> _WHAT YOU WILL DO_: Transcribe the text of every record below verbatim, omitting the pictures.

> _EXTRACTED ENTRIES_:

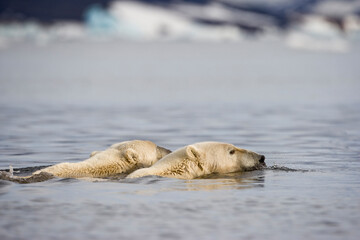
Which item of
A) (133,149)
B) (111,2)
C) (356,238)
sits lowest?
(356,238)

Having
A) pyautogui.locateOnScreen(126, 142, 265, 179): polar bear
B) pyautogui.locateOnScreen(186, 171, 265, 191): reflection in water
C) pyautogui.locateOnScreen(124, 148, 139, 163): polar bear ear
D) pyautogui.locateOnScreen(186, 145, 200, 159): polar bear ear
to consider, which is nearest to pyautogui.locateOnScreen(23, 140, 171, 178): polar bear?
pyautogui.locateOnScreen(124, 148, 139, 163): polar bear ear

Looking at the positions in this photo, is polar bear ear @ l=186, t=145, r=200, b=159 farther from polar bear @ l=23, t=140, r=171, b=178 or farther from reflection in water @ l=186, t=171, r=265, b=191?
polar bear @ l=23, t=140, r=171, b=178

> _WRITTEN ANSWER_:
Which item of
A) (133,149)
B) (111,2)
C) (356,238)
sits lowest?
(356,238)

Having
A) pyautogui.locateOnScreen(126, 142, 265, 179): polar bear
B) pyautogui.locateOnScreen(186, 171, 265, 191): reflection in water
C) pyautogui.locateOnScreen(124, 148, 139, 163): polar bear ear
D) pyautogui.locateOnScreen(186, 145, 200, 159): polar bear ear
to consider, which is nearest to pyautogui.locateOnScreen(23, 140, 171, 178): polar bear?
pyautogui.locateOnScreen(124, 148, 139, 163): polar bear ear

Looking at the positions in this photo, is polar bear ear @ l=186, t=145, r=200, b=159 farther from polar bear @ l=23, t=140, r=171, b=178 or farther from reflection in water @ l=186, t=171, r=265, b=191?
polar bear @ l=23, t=140, r=171, b=178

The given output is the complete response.